For the record: An earlier version of this review incorrectly spelled owner Josefina Soto’s first name as Josephina.


Soto’s a stickler for detail. Her cooking is full of home-kitchen deliciousness based on recipes she’s been honing for years. Before opening her place, seemingly L.A.’s sole Dominican eatery, she used to make Sunday dinners for a Dominican baseball club, according to her daughter Liez Soto-Staley, who manages the restaurant. Now, her food is a potent lure for local Dominicans with a nostalgia for a taste of their Caribbean home — or maybe for El Alto, Manhattan’s Dominican enclave on the Upper West Side that’s the throbbing heart of the East Coast’s Dominican communities.
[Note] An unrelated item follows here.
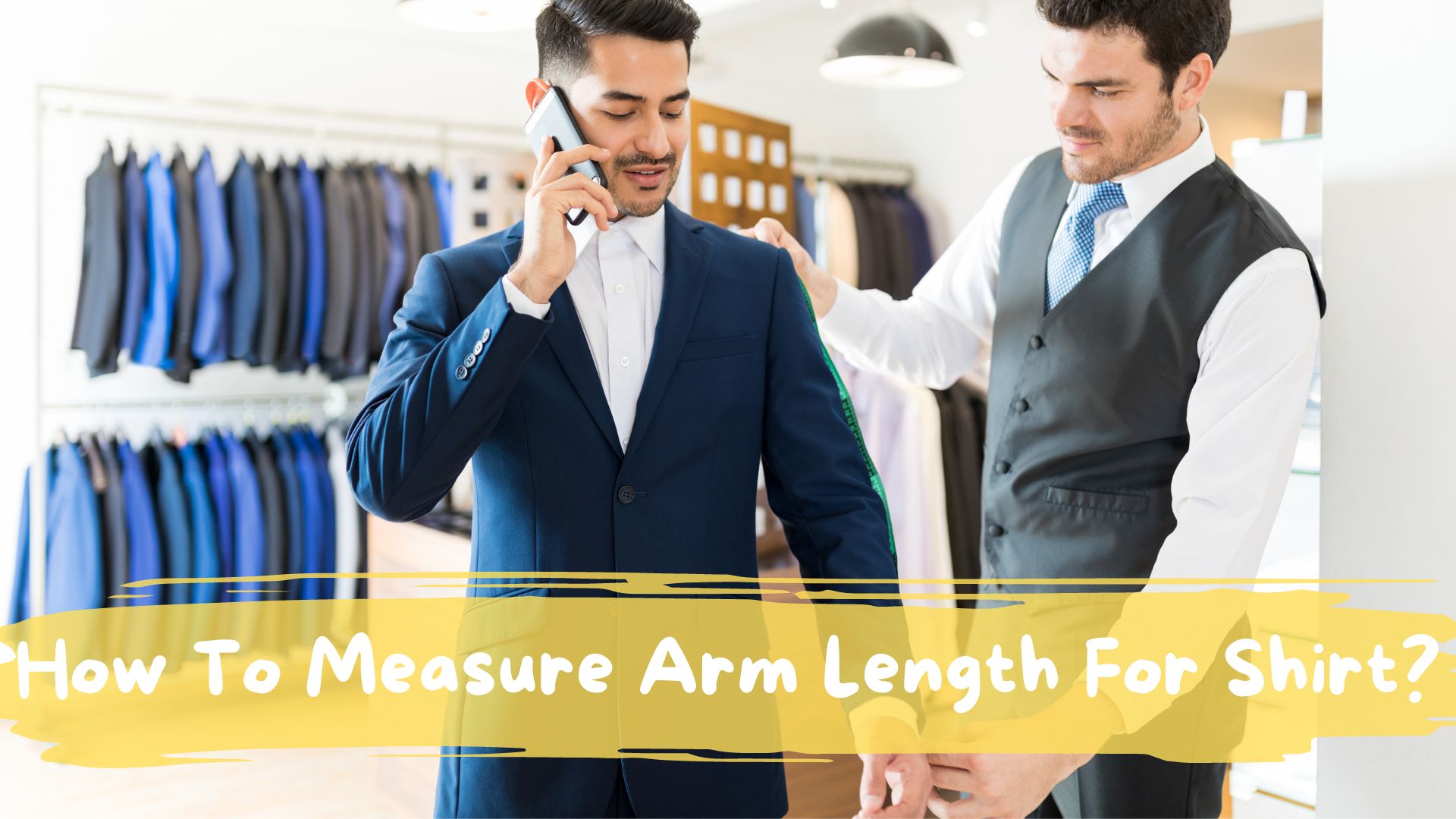 How To Measure Arm Length For Shirt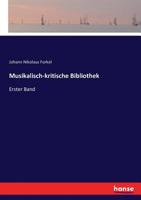 Musikalischkritische Bibliothek 374342827X Book Cover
While many people write off Dominican cuisine as “just like Cuban,” regulars here know better. For the families that crowd into the leatherette booths of this redecorated former Taco Bell, Soto’s specific Dominican-style seasoning is just one element that sets the cooking apart.

Sancocho, often deemed the country’s national soul food, has a near equivalent in the Cuban soupy stew ajiaco. But the Dominican version adds great quantities of cilantro to the garlic-oregano seasoning blend. The baroque concoction, loaded with long-simmered beef chunks, pork chunks, green plantains and a market basket’s worth of starchy tubers, thickens as the simmering vegetables turn the pale green broth into a light, smooth purée. Along the way, the liquid absorbs the meaty flavors. It’s a dish that has people nearly licking the bottom of their bowls.
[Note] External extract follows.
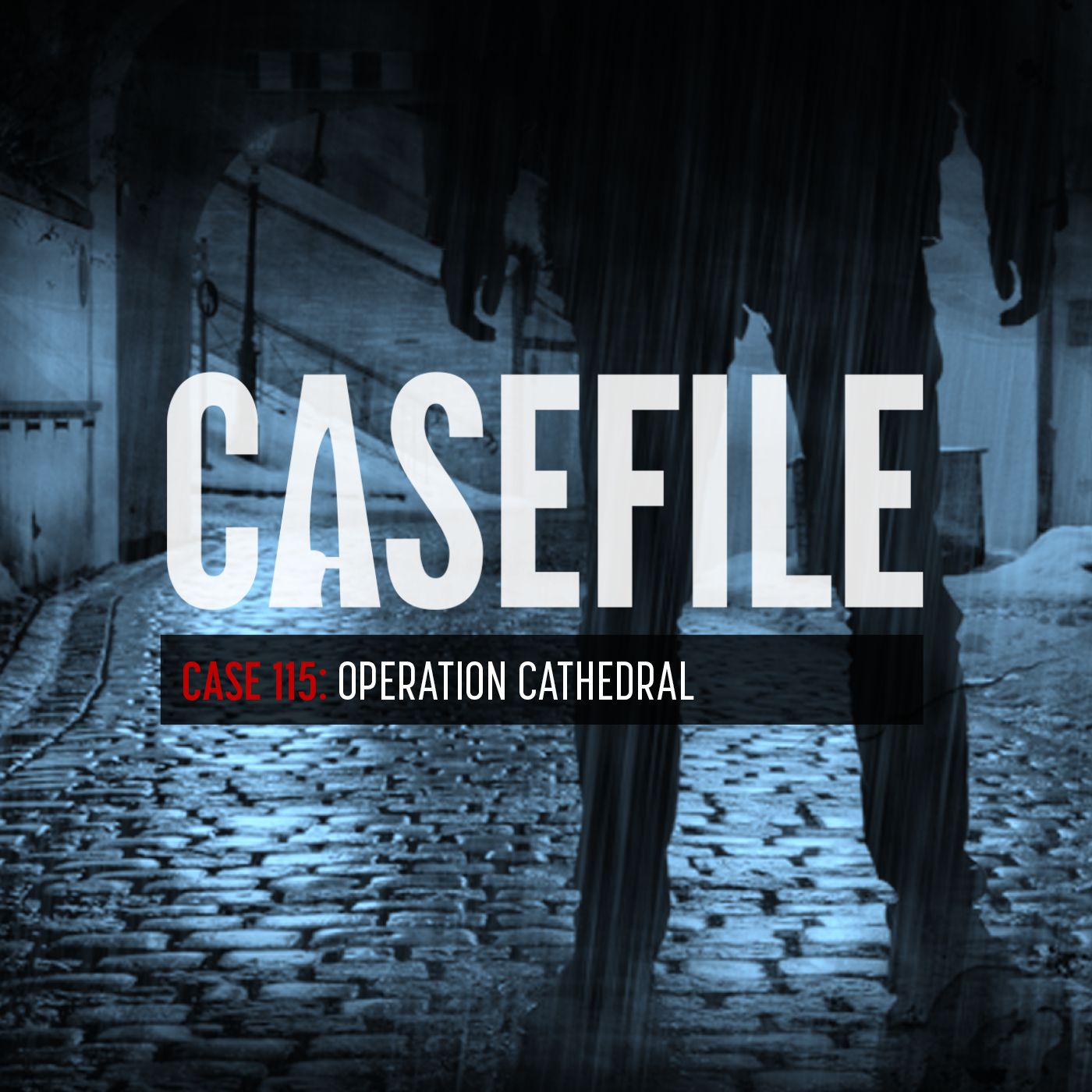 Case 115: Operation Cathedral by Casefile Presents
Yes, you can get familiar Caribbean-style fried plantains and pastelitos, crisp-shelled empanadas stuffed to bursting with savory minced beef. But there’s not a black bean in the house. Instead, Soto serves up fork-tender saucy meats, garlicky shrimp or snapper filets smothered in sautéed onion and sweet pepper brightened with a splash of vinegar. Chuletas, savory grilled pork chops, come accompanied — as do most plates — with habichuelas, richly stewed red beans alongside white rice. As an alternative you can get moro — rice tossed with your choice of pigeon peas called gandules or with habichuelas.
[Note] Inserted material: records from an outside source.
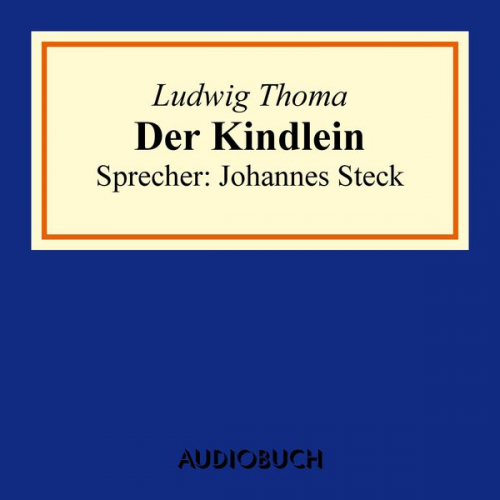 Ludwig Thoma - Der Kindlein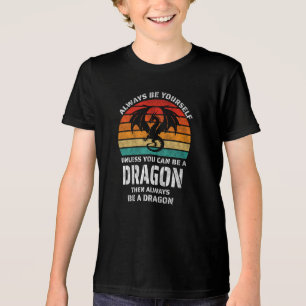 Always Be Yourself Unless You Can Be Dragon Retro Tri-Blend Shirt
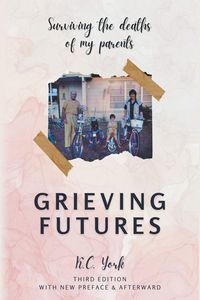 Produktbild: Grieving Futures - 3rd Ed.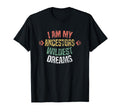 I Am My Ancestors Wildest Dreams T-Shirt - Casual Everyday Wear Men Women - T-Shirt, Sweatshirt, Hoodie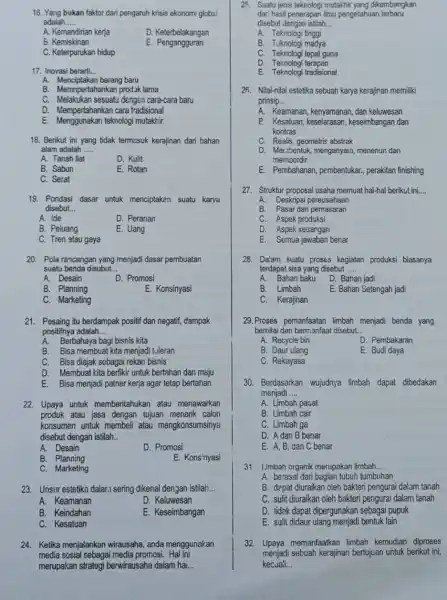 Yang bukan faktor dari pengaruh krisis ekonomi globel adalah..... A. Kemandirian kerja D. Keterbelakangan Kemiskinan E. Pengangguran C. Keterpurukan hidup Inovasi berarti... A. Menciptakan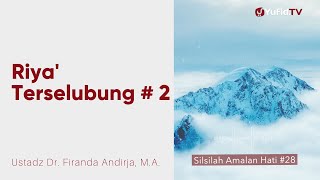 Riya Terselebung #2 - Ustadz Dr. Firanda Andirja, M.A. - Silsilah Amalan Hati #28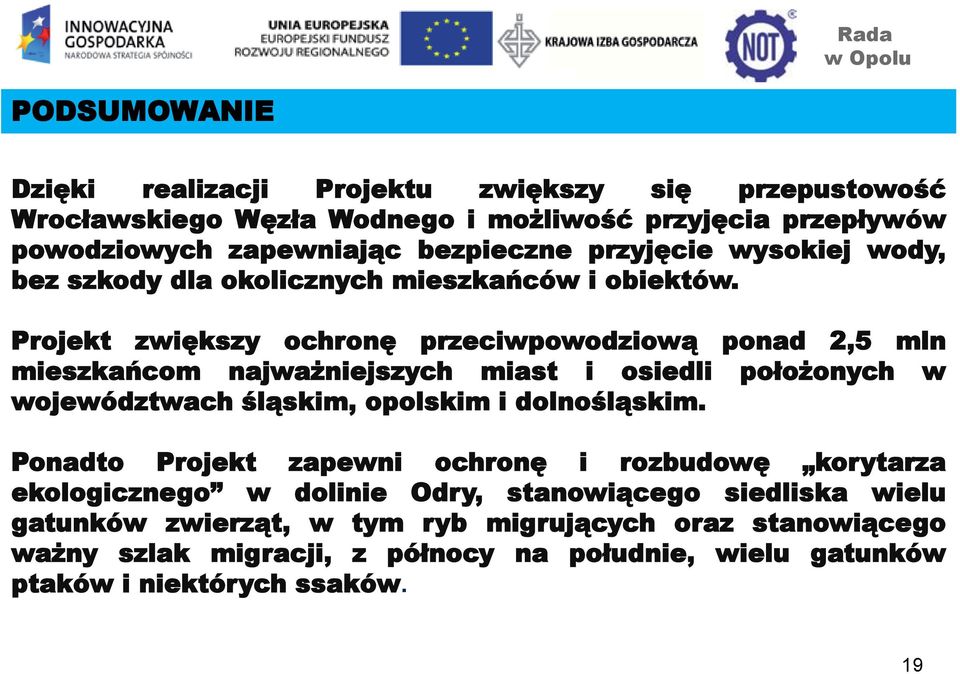 Projekt zwiększy ochronę przeciwpowodziową ponad 2,5 mln mieszkańcom najważniejszych miast i osiedli położonych w województwach śląskim, opolskim i dolnośląskim.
The menu changes each day, and for newbies, the best time to come may be weekends. For one thing, the restaurant serves breakfast only on Saturday and Sunday mornings. And Saturday is usually the only day for sancocho and tender braised oxtail. Fridays through Sundays, there’s roast pork leg.

And Sunday is the only day the restaurant serves chivo guisado, a tomatoey stew, fragrant with imported Dominican oregano and cubes of mild, lean goat meat that’s almost marshmallow tender. The mondongo, another stew that’s a sentimental favorite, is crowded with evenly cut honeycomb tripe squares, adding an aggressively offal flavor to its rich garlicky sauce.

One caveat: A side order of fried ripe or green plantains to garnish the dishes adds $2.95 to the bill. The order is plenty for three or four; solo diners will probably have leftovers unless they can negotiate a smaller serving.

On weekdays, the menu offers fewer choices. Still, homey dishes such as pechuga de pollo guisada, another savory stew of chicken breast chunks served with your choice of any bean and rice combination, makes the kind of satisfying $8.99 dinner that might persuade you to forgo cooking at home.

In Southern California, the Dominican Republic is probably best known for its slew of famous baseball players or its merengue dance hits. Dominicans are so scattered that the community’s presence and its food has been invisible. Mamá Fina may finally put this easy-to-love cuisine on L.A.’s gustatory map.

Mamá Fina

Location: 17625 Bellflower Blvd., Bellflower. (562) 867-8128.

Price: Plates, $8.95 to $12.95; appetizers and sides, $1.50 to $3; desserts, $3.

Details: Open 11 a.m. to 9 p.m. Tuesdays through Fridays; 10 a.m. to 9 p.m. Saturdays and Sundays. Closed Mondays. MasterCard and Visa. Beer and wine. Lot parking.